As its name implies, Hotel des Arts is a place that emphasizes art and accommodation, but the paintings in the hotel's rooms aren't classical works — they're on the level of fantastical street art. In March, the hotel invited a well-regarded Mexican street artist named Curiot to paint its outside, western wall, and the result is equally fantastical: a large mythological creature that has brown fur and a masked face with a nose that resembles a strange elephant snout. Smaller beasts accompany the creature. Influenced by traditional Mexican art, folklore, handicrafts, and even anthropology museums, Curiot's work explores the intersection between man and nature.
With Down the Rabbit Hole, “I wanted the beasts to be the physical form of the spirit of nature, so I tried to make them a powerful, vibrant, organic, mix of textures, entities that would be a bit more universal that anyone could relate to,” Curiot tells SF Weekly.
Curiot, whose given name is Favio Martinez and was born in Mexico but grew up in Southern California, says his art “half explores the blurred boundaries of what's real and what's not. I find it interesting to dive into this virtual world and no longer have any terrestrial constraints, where anything is possible.”

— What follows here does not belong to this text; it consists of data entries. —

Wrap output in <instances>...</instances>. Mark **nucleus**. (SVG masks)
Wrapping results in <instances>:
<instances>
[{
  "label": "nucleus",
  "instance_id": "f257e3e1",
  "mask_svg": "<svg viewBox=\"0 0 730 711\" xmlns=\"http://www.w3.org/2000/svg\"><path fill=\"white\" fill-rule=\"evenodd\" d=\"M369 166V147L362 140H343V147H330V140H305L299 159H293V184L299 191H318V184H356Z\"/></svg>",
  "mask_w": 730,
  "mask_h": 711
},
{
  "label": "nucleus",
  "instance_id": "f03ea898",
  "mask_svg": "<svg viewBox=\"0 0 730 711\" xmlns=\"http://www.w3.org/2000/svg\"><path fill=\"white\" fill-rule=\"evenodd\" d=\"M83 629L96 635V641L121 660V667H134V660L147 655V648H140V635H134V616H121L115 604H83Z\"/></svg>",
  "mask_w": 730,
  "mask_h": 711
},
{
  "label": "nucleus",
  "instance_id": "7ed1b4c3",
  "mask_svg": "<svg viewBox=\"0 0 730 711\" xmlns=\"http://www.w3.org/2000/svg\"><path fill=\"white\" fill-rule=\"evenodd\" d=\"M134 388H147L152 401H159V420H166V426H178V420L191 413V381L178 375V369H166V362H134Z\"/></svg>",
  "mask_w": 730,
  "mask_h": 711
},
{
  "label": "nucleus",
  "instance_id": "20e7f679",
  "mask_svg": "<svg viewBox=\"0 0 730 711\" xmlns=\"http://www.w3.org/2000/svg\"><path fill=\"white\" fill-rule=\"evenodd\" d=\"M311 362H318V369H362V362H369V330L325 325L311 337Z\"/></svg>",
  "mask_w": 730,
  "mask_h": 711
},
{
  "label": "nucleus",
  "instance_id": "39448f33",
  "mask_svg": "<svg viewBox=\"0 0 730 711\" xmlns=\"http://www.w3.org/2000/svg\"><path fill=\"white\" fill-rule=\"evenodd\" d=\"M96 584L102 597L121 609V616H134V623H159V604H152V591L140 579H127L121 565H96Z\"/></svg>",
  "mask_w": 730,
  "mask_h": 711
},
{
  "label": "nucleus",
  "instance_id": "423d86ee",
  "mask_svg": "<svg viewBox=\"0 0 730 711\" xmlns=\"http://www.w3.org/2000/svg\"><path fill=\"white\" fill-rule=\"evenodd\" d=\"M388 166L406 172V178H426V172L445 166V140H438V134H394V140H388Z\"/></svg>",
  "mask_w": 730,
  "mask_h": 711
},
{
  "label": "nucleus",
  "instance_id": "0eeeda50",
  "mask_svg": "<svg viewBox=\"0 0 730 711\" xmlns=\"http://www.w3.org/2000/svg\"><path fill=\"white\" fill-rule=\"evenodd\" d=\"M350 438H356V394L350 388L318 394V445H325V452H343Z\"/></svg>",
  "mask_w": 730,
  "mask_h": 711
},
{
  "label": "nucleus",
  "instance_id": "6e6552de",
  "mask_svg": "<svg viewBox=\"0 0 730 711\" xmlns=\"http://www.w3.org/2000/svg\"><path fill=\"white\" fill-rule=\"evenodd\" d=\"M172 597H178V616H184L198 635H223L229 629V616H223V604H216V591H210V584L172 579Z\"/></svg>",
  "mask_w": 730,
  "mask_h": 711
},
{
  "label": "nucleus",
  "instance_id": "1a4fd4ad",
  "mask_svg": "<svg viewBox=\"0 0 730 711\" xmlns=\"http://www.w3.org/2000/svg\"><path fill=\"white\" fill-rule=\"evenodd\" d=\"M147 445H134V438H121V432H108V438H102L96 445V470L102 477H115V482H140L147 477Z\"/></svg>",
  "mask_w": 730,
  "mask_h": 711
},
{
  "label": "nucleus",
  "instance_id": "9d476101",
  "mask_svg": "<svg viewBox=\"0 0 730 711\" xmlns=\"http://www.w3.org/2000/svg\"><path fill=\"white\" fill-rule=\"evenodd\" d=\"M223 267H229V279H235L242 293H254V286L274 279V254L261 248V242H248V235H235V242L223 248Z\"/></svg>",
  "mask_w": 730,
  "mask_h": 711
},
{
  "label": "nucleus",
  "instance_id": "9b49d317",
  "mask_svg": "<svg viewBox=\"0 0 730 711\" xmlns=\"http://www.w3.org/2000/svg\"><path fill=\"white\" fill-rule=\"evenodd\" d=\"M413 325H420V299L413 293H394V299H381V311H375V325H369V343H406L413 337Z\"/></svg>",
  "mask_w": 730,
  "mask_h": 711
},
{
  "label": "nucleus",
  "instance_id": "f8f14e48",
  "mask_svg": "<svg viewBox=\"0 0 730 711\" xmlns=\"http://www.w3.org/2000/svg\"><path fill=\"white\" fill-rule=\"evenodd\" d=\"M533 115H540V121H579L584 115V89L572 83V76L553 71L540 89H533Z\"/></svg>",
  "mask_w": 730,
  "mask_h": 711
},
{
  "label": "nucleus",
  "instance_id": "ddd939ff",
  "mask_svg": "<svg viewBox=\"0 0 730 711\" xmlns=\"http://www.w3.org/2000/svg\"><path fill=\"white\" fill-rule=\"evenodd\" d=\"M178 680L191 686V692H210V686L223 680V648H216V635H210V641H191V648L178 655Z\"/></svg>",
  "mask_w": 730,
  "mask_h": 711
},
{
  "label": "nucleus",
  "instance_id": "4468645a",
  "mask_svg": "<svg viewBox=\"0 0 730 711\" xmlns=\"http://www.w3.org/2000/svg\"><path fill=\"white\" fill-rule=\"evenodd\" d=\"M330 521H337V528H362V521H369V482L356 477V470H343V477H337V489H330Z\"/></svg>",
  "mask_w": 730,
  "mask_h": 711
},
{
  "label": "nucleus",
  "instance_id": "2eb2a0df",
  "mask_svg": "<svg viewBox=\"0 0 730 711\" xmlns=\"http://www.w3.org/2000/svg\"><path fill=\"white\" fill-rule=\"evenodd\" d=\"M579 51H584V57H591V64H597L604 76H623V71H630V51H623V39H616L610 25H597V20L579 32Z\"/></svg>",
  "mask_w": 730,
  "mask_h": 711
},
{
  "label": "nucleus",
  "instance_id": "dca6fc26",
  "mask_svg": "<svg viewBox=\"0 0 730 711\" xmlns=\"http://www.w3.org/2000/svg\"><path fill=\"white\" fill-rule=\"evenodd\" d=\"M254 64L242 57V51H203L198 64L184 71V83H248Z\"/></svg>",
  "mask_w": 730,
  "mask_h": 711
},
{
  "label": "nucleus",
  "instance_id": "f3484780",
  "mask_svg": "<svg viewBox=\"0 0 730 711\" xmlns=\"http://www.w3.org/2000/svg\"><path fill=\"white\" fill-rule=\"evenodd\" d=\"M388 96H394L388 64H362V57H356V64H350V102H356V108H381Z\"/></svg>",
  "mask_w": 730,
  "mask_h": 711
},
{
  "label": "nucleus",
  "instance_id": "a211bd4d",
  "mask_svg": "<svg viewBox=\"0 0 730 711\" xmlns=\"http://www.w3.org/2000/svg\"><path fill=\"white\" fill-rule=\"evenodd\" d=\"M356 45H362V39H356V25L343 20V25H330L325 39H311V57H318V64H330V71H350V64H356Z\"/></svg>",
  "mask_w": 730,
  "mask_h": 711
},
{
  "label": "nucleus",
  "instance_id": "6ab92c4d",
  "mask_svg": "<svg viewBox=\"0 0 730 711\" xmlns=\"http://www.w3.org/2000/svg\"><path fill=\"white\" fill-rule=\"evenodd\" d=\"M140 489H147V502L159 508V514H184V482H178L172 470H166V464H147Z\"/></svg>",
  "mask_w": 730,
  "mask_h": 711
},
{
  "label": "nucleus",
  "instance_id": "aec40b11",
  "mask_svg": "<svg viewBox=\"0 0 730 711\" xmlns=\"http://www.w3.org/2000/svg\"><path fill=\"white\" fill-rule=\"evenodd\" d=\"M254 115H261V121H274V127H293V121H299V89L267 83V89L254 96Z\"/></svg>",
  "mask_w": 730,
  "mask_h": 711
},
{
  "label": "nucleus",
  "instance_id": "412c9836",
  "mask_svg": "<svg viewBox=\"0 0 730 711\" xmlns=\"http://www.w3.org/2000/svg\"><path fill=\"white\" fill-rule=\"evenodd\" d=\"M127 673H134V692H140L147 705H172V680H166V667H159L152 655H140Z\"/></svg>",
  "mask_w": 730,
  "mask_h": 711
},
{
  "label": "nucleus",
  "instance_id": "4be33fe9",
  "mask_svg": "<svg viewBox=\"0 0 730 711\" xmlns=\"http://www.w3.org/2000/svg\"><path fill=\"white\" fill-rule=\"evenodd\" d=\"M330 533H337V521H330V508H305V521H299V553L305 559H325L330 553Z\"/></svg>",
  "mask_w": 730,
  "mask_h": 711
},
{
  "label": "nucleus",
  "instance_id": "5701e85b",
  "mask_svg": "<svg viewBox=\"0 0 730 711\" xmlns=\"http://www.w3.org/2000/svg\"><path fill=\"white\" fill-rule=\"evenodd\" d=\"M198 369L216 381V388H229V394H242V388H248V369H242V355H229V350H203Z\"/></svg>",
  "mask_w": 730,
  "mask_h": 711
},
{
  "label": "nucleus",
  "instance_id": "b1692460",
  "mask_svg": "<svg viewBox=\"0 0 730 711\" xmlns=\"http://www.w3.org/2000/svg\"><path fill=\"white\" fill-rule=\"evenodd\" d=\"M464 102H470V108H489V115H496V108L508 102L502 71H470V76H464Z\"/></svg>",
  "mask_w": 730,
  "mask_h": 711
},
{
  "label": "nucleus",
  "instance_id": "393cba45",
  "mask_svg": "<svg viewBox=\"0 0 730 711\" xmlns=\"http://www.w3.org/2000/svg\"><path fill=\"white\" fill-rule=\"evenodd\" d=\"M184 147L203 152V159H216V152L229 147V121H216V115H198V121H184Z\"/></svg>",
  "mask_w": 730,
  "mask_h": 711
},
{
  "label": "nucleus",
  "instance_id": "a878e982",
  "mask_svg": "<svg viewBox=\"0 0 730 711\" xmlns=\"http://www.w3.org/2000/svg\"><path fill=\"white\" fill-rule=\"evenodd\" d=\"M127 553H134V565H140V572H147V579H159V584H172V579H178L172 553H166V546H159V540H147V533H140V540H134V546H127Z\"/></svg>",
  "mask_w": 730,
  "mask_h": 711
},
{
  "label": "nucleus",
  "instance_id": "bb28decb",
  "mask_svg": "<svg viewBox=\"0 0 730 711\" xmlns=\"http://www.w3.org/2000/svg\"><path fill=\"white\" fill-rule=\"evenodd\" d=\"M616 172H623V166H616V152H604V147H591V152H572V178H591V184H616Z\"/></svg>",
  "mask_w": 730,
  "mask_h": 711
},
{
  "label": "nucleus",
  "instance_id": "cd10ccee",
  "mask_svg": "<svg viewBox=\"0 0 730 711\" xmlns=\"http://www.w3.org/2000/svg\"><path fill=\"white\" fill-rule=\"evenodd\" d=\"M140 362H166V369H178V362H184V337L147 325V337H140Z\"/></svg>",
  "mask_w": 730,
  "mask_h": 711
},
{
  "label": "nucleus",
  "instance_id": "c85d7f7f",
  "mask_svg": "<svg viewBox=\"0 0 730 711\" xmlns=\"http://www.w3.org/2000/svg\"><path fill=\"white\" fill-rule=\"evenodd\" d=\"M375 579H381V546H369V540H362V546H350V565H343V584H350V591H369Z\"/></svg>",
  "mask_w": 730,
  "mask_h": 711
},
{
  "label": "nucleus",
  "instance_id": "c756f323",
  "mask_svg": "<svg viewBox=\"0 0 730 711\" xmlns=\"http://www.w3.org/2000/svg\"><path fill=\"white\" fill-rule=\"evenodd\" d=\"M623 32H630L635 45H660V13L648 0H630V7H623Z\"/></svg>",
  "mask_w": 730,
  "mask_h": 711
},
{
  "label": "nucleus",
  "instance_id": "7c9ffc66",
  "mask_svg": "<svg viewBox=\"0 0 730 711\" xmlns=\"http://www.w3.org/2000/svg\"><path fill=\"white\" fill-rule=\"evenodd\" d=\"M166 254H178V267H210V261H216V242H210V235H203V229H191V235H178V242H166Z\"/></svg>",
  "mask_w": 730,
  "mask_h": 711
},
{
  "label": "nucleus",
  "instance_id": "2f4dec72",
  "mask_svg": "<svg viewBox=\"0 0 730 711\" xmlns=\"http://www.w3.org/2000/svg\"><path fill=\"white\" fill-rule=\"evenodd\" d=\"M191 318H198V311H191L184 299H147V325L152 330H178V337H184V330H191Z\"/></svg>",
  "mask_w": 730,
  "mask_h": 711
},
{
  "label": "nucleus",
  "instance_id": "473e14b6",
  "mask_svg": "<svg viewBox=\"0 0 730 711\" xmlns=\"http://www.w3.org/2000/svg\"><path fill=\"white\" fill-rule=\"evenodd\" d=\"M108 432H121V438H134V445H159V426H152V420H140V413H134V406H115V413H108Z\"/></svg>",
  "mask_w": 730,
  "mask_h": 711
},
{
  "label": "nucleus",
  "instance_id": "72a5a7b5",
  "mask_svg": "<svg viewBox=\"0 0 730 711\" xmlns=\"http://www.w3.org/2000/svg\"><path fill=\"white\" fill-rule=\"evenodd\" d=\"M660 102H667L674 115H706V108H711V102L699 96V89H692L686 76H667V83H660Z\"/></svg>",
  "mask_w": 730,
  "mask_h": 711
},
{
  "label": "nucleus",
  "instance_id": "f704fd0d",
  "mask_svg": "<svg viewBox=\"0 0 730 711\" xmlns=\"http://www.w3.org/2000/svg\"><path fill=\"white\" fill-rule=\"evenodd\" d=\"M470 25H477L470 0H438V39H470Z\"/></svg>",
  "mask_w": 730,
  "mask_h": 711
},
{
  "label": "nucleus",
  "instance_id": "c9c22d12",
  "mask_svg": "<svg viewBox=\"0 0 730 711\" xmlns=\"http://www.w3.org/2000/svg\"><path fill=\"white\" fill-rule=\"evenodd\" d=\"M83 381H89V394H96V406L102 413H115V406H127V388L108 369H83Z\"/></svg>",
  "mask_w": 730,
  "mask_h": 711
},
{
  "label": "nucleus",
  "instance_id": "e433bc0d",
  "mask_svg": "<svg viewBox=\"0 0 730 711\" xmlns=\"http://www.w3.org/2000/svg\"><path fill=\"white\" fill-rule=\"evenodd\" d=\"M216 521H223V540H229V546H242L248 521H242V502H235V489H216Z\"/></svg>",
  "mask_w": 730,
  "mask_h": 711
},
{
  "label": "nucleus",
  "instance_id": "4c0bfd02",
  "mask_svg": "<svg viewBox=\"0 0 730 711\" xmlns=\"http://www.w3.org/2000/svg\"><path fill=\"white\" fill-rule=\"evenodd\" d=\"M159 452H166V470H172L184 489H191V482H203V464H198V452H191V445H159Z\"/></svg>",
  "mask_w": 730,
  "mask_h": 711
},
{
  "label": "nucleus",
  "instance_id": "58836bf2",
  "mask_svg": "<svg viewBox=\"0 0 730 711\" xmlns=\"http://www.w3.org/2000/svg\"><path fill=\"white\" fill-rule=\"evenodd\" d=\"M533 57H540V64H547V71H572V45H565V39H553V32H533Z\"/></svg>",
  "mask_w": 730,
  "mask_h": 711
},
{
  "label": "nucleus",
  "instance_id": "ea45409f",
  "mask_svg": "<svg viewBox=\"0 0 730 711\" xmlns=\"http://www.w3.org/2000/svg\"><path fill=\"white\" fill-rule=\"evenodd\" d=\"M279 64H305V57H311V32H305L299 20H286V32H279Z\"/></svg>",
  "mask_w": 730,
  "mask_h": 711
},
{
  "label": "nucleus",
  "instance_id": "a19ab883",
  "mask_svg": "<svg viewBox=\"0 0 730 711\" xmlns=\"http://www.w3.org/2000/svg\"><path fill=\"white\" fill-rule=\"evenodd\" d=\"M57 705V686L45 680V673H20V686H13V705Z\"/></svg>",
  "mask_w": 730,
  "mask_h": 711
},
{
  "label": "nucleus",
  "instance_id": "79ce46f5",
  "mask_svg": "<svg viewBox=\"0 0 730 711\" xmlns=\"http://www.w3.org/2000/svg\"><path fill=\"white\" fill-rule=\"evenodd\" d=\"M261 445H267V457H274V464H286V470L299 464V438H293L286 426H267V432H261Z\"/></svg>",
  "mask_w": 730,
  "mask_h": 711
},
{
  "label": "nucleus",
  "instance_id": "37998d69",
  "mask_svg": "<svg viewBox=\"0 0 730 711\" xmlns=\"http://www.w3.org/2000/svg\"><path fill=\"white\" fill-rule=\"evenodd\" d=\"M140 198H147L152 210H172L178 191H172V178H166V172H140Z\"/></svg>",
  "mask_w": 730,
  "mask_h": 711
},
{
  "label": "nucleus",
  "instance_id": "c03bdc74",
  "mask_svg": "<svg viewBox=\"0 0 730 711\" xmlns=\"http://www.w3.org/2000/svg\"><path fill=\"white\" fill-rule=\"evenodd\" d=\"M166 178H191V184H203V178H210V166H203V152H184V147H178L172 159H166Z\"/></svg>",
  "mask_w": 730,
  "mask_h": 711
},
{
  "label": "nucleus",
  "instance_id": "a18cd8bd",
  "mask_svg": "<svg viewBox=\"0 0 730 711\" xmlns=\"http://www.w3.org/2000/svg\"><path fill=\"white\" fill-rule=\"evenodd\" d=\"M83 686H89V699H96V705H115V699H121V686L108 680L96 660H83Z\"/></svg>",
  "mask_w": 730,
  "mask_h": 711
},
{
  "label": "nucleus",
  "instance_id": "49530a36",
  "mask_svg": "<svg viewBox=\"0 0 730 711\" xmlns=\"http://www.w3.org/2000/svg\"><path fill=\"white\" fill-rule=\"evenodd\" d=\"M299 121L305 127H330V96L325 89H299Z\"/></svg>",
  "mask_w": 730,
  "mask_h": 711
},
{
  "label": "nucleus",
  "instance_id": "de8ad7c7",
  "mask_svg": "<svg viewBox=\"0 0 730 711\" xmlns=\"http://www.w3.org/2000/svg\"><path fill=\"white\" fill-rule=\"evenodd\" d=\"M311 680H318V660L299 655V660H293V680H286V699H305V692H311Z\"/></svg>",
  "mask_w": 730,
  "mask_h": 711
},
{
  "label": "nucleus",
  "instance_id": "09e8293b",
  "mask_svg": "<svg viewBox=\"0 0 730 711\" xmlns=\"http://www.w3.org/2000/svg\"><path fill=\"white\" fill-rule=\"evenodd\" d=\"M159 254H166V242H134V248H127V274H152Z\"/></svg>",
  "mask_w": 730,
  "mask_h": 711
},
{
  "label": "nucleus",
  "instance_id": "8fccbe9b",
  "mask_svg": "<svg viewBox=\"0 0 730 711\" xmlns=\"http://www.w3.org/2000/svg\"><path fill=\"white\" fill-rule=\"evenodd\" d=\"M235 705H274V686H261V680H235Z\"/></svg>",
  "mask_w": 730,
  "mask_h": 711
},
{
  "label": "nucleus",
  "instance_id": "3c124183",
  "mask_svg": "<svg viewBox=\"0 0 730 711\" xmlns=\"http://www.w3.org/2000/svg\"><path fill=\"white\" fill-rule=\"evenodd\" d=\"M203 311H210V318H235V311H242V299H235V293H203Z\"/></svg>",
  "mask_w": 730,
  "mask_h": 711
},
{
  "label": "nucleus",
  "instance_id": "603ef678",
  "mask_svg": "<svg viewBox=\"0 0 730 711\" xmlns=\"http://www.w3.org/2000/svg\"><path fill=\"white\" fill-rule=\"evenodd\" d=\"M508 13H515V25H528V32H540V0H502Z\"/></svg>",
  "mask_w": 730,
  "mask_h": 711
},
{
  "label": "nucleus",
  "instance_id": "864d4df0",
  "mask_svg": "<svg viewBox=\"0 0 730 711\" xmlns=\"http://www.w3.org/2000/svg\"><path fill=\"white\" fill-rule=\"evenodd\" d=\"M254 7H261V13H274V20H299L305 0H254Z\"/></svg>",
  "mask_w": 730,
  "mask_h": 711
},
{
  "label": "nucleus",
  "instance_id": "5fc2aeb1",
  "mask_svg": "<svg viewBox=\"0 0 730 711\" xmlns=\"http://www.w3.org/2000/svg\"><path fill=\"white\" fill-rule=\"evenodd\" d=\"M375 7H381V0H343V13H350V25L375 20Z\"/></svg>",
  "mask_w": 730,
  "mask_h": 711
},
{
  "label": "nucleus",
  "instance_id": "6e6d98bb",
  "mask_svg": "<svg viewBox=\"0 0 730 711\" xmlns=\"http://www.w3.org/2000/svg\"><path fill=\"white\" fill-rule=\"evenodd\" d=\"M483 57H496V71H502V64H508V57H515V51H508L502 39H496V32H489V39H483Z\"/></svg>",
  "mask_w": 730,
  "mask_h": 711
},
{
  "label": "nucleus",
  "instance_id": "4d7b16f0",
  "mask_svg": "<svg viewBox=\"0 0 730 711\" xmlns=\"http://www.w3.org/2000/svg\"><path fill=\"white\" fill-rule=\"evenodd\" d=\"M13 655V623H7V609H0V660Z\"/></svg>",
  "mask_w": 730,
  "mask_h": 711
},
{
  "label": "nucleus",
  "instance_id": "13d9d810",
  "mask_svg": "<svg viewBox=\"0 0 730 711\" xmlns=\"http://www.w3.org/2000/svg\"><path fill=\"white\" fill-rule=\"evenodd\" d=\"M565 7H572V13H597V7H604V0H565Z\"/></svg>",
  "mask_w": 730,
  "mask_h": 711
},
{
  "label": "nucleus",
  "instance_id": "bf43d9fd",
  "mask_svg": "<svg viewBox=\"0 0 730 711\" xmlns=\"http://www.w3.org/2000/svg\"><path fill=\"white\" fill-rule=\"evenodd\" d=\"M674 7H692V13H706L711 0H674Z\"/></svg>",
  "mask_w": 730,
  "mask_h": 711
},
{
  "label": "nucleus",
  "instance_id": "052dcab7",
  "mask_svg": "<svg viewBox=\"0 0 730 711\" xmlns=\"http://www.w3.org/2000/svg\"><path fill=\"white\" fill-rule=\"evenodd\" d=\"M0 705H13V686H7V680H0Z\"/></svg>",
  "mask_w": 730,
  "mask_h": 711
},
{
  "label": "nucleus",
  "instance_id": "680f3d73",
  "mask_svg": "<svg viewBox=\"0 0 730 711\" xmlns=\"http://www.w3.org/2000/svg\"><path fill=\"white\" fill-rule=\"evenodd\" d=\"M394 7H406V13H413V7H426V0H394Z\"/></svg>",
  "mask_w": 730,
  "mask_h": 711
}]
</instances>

Curiot's painting of Down the Rabbit Hole coincided with a March exhibit of his work at FFDG in the Mission. That exhibit, “Down the Rabbit Hole with Neon Lights,” introduced more Bay Area artgoers to the Curiot's work. So did the painting of Down the Rabbit Hole, when Curiot stood on a big blue lift above Kearny Street and attracted the attention of passers-by, who looked up and stood for minutes to watch him paint. Many took photos.
“People,” he says, “seemed to have enjoyed it, which is always a good thing.”